Exercise prompt » Transcribe exactly the span of lines that begins the records and ends with the line holding "var valClicked = $(this).data('tid');", both boundary lines included.

Source texts of formatted documents »
____

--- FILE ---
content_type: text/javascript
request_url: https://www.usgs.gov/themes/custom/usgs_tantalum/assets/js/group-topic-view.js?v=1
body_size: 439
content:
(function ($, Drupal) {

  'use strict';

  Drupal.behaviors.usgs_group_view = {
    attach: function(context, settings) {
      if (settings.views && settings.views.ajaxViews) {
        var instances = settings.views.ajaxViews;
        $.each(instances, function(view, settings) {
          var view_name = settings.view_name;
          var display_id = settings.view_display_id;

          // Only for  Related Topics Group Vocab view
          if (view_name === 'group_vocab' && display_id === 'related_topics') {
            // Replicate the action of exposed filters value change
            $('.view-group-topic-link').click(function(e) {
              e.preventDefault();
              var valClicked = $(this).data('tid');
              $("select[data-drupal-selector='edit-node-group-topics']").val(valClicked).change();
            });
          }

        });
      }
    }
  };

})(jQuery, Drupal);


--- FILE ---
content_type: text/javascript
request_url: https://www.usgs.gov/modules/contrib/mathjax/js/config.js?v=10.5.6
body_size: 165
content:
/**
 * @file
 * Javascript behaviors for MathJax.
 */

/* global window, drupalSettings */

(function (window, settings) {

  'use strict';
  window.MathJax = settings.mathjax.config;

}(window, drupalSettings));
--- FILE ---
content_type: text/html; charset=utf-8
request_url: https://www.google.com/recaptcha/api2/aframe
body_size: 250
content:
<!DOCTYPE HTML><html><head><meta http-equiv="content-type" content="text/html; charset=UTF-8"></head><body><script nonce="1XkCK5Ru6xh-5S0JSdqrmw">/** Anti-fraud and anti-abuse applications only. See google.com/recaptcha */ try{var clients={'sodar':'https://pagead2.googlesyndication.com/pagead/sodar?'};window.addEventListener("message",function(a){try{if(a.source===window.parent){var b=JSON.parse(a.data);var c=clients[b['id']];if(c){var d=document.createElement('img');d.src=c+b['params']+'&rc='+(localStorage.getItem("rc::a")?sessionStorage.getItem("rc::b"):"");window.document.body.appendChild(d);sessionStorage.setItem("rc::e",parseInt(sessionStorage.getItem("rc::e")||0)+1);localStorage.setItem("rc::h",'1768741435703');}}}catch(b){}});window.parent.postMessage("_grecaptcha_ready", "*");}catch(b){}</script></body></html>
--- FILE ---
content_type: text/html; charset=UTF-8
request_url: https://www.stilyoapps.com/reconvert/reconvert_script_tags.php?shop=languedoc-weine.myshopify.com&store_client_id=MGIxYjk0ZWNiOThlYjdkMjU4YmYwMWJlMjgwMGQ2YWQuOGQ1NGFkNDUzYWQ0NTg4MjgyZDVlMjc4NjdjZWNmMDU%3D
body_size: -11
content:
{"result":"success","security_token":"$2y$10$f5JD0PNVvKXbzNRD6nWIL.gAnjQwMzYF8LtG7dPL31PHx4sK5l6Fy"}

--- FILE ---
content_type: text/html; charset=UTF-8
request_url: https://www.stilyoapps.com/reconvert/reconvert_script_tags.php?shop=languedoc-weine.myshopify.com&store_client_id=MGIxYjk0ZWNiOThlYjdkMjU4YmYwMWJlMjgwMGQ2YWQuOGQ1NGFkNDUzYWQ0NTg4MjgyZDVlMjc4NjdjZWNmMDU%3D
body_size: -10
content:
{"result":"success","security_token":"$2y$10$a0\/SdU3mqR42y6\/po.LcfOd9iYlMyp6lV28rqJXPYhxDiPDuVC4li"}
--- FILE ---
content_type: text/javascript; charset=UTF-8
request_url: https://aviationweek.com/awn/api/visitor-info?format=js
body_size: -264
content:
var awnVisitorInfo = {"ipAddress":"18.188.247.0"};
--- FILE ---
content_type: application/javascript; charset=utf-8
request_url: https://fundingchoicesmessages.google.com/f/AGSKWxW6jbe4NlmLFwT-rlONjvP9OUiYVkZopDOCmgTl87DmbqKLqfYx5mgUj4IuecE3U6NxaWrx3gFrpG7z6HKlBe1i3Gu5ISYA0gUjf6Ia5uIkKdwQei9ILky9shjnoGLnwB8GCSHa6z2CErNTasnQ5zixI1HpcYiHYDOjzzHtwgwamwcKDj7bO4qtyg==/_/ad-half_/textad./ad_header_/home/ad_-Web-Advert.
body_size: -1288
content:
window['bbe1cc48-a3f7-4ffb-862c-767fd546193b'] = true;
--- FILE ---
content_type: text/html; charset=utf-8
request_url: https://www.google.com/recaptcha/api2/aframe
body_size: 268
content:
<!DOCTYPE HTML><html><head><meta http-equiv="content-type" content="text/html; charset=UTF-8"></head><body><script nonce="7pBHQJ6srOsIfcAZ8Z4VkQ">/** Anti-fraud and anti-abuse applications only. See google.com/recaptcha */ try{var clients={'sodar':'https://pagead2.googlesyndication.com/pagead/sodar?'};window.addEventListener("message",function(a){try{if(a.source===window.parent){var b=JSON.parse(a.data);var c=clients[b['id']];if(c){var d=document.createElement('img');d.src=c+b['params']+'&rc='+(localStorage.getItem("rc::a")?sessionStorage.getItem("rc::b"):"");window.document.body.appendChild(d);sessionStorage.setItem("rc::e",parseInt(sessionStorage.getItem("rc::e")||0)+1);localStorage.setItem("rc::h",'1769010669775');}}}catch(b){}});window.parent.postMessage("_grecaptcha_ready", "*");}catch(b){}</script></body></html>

____

Response to this exercise »
--- FILE ---
content_type: text/javascript
request_url: https://www.usgs.gov/themes/custom/usgs_tantalum/assets/js/group-topic-view.js?v=1
body_size: 439
content:
(function ($, Drupal) {

  'use strict';

  Drupal.behaviors.usgs_group_view = {
    attach: function(context, settings) {
      if (settings.views && settings.views.ajaxViews) {
        var instances = settings.views.ajaxViews;
        $.each(instances, function(view, settings) {
          var view_name = settings.view_name;
          var display_id = settings.view_display_id;

          // Only for  Related Topics Group Vocab view
          if (view_name === 'group_vocab' && display_id === 'related_topics') {
            // Replicate the action of exposed filters value change
            $('.view-group-topic-link').click(function(e) {
              e.preventDefault();
              var valClicked = $(this).data('tid');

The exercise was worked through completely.